That is not a good reason for choosing such charged language. You can get your point across without comparing a venerable (if flawed) programming language to one of the most feared class of diseases that kills millions each year.
I think there are good points you make that people should hear, but less people will listen if you turn them away by making grotesque comparisons.
> You can get your point across without comparing a venerable (if flawed) programming language to one of the most feared class of diseases that kills millions each year.
I'm going to be pedantic with this: calling something "a cancer" is not comparing it to cancer. The phrase "X is a cancer" is bombastic and inflammatory, which is intentional. It's neither a simile nor grotesque, at least in my dialect of English.

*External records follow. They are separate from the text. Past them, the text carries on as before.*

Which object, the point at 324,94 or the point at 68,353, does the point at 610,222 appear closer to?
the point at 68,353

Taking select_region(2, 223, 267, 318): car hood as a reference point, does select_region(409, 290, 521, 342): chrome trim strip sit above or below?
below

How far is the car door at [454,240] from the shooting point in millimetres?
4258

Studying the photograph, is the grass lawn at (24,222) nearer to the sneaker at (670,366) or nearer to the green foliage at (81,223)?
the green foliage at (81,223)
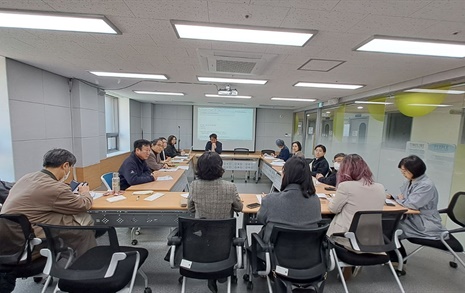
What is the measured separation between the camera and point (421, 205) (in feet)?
7.60

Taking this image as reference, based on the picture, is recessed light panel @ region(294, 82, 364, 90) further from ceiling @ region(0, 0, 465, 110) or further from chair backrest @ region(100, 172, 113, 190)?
chair backrest @ region(100, 172, 113, 190)

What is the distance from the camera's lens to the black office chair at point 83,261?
4.78 ft

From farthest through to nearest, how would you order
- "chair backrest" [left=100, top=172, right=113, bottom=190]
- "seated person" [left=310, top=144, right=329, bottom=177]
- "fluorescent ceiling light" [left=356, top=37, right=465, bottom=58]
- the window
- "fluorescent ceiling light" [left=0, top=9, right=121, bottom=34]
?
the window
"seated person" [left=310, top=144, right=329, bottom=177]
"chair backrest" [left=100, top=172, right=113, bottom=190]
"fluorescent ceiling light" [left=356, top=37, right=465, bottom=58]
"fluorescent ceiling light" [left=0, top=9, right=121, bottom=34]

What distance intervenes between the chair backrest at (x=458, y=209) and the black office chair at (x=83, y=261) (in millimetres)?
3367

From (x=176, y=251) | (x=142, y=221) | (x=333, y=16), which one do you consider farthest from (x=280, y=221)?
(x=333, y=16)

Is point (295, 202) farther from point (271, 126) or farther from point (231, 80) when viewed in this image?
point (271, 126)

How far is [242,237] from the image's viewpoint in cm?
184

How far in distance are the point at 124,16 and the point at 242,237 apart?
6.90ft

As for the actual point: I see no reason to venerate C. Nobody should labor under the false pretense that we, as an industry, are brilliant enough to reliably write safe, cross-platform C. We haven't managed to do it for the last 50 years and, given the current state of static analysis on C, I don't have any particular hope for the next 50. I'm going to keep on writing it, but I don't intend to venerate it or convey that expectation on anyone else.
> As for the actual point: I see no reason to venerate C. Nobody should labor under the false pretense that we, as an industry, are brilliant enough to reliably write safe, cross-platform C. We haven't managed to do it for the last 50 years and, given the current state of static analysis on C, I don't have any particular hope for the next 50. I'm going to keep on writing it, but I don't intend to venerate it or convey that expectation on anyone else.
This absolutely hits the nail on the head. This is masterfully put.
The problem with a great many successful things in the world is there's a very human tendency to "saint" them and attribute a sort of mystical infallibility/ineffability to them. As though they weren't just "fit for the purpose and in the right place at the right time", but rather "a work of genius - the right solution for all time, now and forever." (C.f "end-of-history-fallacy").
That's how technology stagnates - if we, as a community, can't admit something's got room for improvement, it simply won't.
I think there are good points you make that people should hear, but less people will listen if you turn them away by making grotesque comparisons.